Meat theft on the rise in U.K.

Sheep stand in a field as the sun sets in the Cotswolds on October 28, 2011 in Whittington, England.

Jeremy Hobson: Have you ever thought about pocketing a fillet steak when you were in the supermarket? In the U.K., meat theft is on the rise and it's not just hungry individuals -- we're talking fully fledged organized crime gangs. And it doesn't stop at supermarket meat either.

In today's Mid-day Extra, here's the BBC's Sarah Stolarz with more.


Sarah Stolarz: The price of steak and lamb has shot up in the U.K. recently. And as a result, theft of fresh meat jumped close to 10 percent last year, according to the Centre for Retail Research in the U.K.

And it isn’t just hungry shoppers lifting a lamb shank here and there. Signs are pointing to organized crime -- large quantities of the same product are being stolen at the same time.

In an effort to tackle the growing problem, U.K. supermarkets have started slapping security tags on chicken legs and even minced meat.

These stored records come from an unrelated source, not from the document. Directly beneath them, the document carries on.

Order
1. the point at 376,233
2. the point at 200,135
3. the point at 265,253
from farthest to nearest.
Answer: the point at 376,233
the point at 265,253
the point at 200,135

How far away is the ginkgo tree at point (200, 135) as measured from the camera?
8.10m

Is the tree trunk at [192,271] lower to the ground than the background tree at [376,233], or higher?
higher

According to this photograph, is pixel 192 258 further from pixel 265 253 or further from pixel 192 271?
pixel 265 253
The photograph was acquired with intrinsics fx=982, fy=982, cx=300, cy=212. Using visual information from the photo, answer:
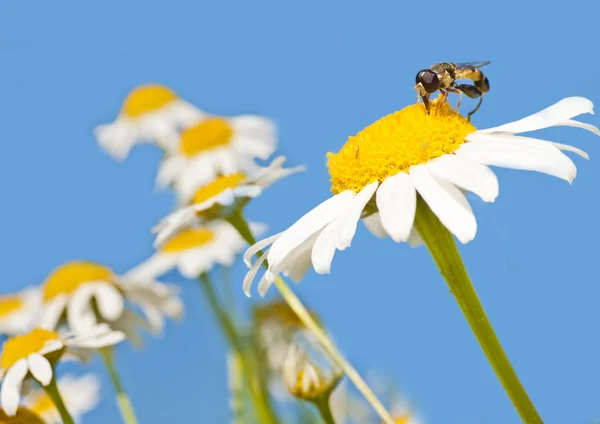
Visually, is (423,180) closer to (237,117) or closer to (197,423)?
(197,423)

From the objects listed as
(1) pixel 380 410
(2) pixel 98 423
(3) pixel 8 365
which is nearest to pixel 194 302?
(2) pixel 98 423

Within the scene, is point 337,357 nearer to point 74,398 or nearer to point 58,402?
point 58,402

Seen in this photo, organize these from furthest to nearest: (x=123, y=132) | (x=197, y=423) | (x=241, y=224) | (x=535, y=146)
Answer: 1. (x=123, y=132)
2. (x=197, y=423)
3. (x=241, y=224)
4. (x=535, y=146)

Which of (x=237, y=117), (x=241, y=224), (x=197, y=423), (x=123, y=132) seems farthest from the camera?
(x=123, y=132)

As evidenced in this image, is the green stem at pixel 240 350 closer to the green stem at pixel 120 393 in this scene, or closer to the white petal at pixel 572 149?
the green stem at pixel 120 393

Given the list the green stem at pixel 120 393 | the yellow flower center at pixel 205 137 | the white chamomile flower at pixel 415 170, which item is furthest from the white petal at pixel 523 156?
the yellow flower center at pixel 205 137

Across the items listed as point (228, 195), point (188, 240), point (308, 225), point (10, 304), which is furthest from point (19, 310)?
point (308, 225)

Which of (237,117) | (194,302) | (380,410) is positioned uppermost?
(237,117)
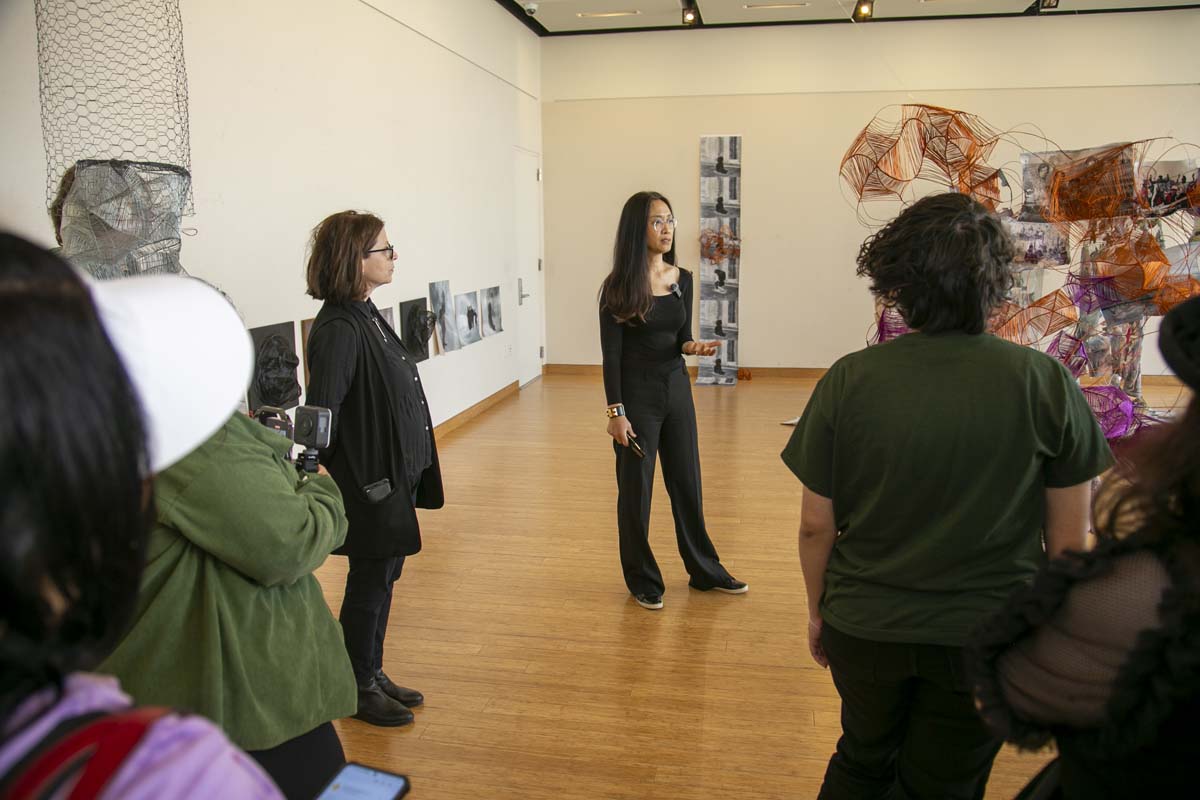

Think those anti-theft devices usually reserved for alcohol bottles or high-priced clothing.

Plus, some criminals are going even farther, cutting out the middle man and heading straight to the farm to make the theft.

Tim Price is from rural insurer NFU Mutual.

Tim Price: They are being very quickly slaughtered and butchered and then sold on as meat to smaller retailers or somehow larger retailers.

It is estimated that 67,000 sheep could have been stolen last year, costing farmers more than $8 million.

As food prices continue to soar, some farmers are putting up spy cams in their fields to catch thieves. Does this mean scarecrows could be out of a job?

From London, I am the BBC's Sarah Stolarz for Marketplace.